_EXTRACT_

begin

Thursday, November 8, 2018

How to prevent tensorflow from monopolizing your system

Here we are, running a code block in Jupyter, my GPU RAM is just taken entirely for the sake of it, my 8GB RAM is being filled up completely, and swap starts increasing and the whole system slows down until the notebook is killed or in the worst case the system freezes completely.

It is always a good idea to constraint resources when running this kind of processes.

Concerning RAM, I am using the tensorflow-gpu docker image, so this is pretty easy to achieve:

docker run --runtime=nvidia -it -p 8888:8888 --memory="6g" --memory-swap="6g" tensorflow/tensorflow:1.5.0-gpu

The memory parameters sets the RAM limit while memory-swap sets the RAM+SWAP memory limit. By setting them to the same amount we can make sure no swap is used and the system will not be slowed down at wish.

As for GPU RAM, this is also pretty easily achievable, but from code.
When using Keras this can be done with:

import tensorflow as tf
from keras.backend.tensorflow_backend import set_session
config = tf.ConfigProto()
# use only half of available GPU RAM
config.gpu_options.per_process_gpu_memory_fraction = 0.5
set_session(tf.Session(config=config))

This, for instance, sets the max GPU memory to 50% of its limit.

I suggest continuously monitoring CPU and GPU respectively using htop and nvtop:



However, we should also start wondering why this kind of situations happen, i.e. why do we need so much memory to do our data preparation. The answer is soon served. Instead of using "fit" and a numpy array, it is time to use Python generators to only load batch_size batches rather than preprocessing on the whole dataset directly in our RAM and use fit_generator. Surely this will nonetheless have the effect of increasing our disk I/O. Using efficient data structures such as HDF5 is therefore our duty.

In this Python notebook, I report an example of denoising autoencoder for time series data. Thereby, I use both the classic fit and the fit_generator interfaces, and show how to return batch_size windows entries for the latter, to minimize the amount of preprocessed data held in memory.

end

_RECORDS PROVIDED_
begin

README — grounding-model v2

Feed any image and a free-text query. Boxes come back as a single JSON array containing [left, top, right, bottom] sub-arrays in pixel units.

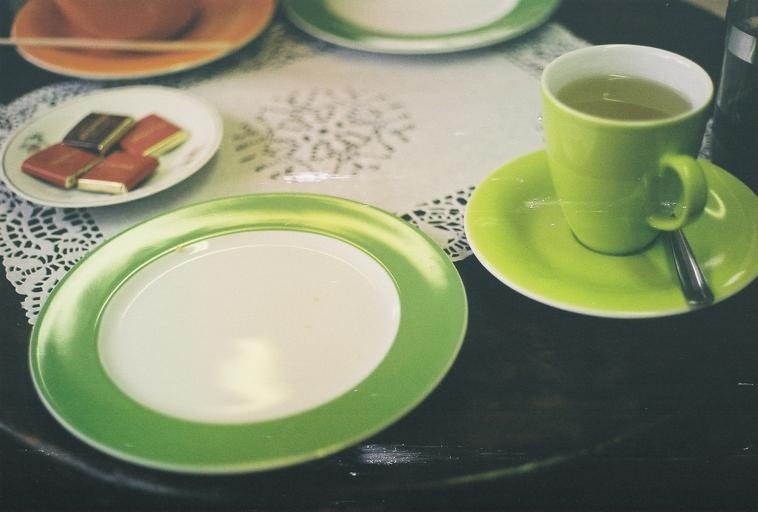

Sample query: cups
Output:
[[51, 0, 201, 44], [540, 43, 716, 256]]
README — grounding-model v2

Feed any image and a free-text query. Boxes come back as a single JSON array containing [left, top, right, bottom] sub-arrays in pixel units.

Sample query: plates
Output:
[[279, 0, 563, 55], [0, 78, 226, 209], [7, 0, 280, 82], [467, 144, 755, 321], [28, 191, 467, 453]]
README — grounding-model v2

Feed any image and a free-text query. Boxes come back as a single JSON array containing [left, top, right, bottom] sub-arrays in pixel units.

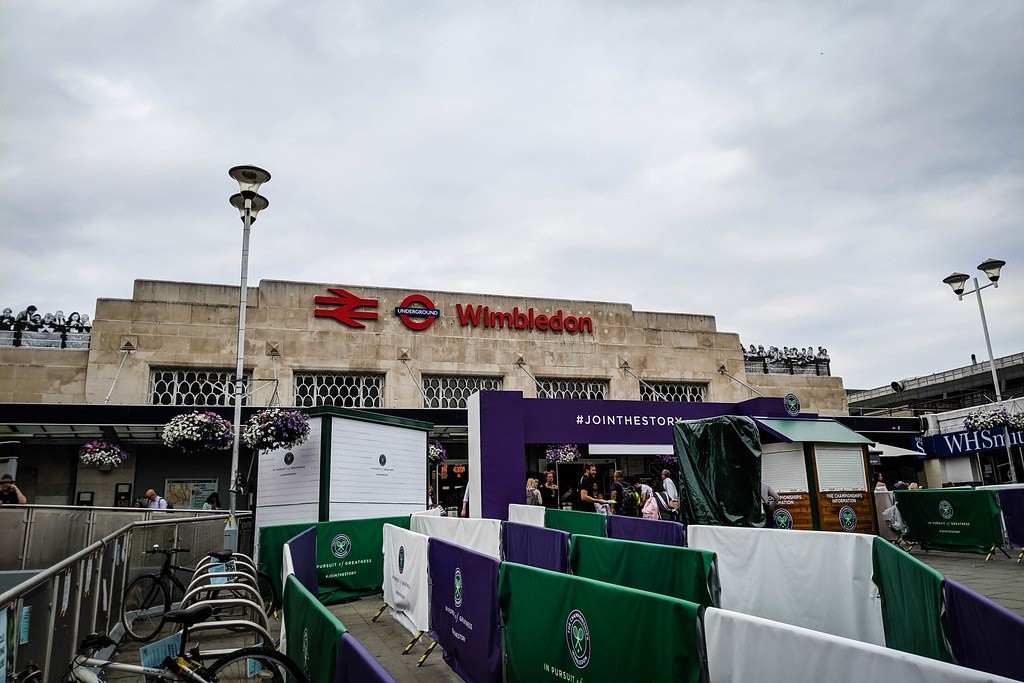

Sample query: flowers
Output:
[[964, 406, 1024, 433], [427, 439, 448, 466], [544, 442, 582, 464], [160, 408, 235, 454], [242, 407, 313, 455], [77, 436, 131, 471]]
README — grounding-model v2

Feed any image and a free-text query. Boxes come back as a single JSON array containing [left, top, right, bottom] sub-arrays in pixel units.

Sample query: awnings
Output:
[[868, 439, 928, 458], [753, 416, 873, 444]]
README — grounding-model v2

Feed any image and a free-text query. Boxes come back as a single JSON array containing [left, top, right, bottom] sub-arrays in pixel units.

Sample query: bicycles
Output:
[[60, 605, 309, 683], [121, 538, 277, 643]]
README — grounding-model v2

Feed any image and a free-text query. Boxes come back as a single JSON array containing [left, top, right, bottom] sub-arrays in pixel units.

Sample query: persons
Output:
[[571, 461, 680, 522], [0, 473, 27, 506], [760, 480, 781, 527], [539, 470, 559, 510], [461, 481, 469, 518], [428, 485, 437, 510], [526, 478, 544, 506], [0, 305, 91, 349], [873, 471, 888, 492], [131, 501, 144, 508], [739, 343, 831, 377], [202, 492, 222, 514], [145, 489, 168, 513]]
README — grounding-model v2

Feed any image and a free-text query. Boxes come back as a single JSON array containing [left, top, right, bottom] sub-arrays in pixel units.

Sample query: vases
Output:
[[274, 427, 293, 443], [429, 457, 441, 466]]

end

_REQUIRED TASK A_
Reproduce the TensorFlow memory post word for word, beginning at the words "This, for instance, sets" and stopping after "therefore our duty.".
_REQUIRED TASK B_
Turn the records, from their first line through the line containing "[[51, 0, 201, 44], [540, 43, 716, 256]]", into a JSON list of strings with one string per line, omitting blank lines. Leave the pictures out of the answer.

_COMPLETE ANSWER A_
This, for instance, sets the max GPU memory to 50% of its limit.

I suggest continuously monitoring CPU and GPU respectively using htop and nvtop:



However, we should also start wondering why this kind of situations happen, i.e. why do we need so much memory to do our data preparation. The answer is soon served. Instead of using "fit" and a numpy array, it is time to use Python generators to only load batch_size batches rather than preprocessing on the whole dataset directly in our RAM and use fit_generator. Surely this will nonetheless have the effect of increasing our disk I/O. Using efficient data structures such as HDF5 is therefore our duty.

_COMPLETE ANSWER B_
[
  "README — grounding-model v2",
  "Feed any image and a free-text query. Boxes come back as a single JSON array containing [left, top, right, bottom] sub-arrays in pixel units.",
  "Sample query: cups",
  "Output:",
  "[[51, 0, 201, 44], [540, 43, 716, 256]]"
]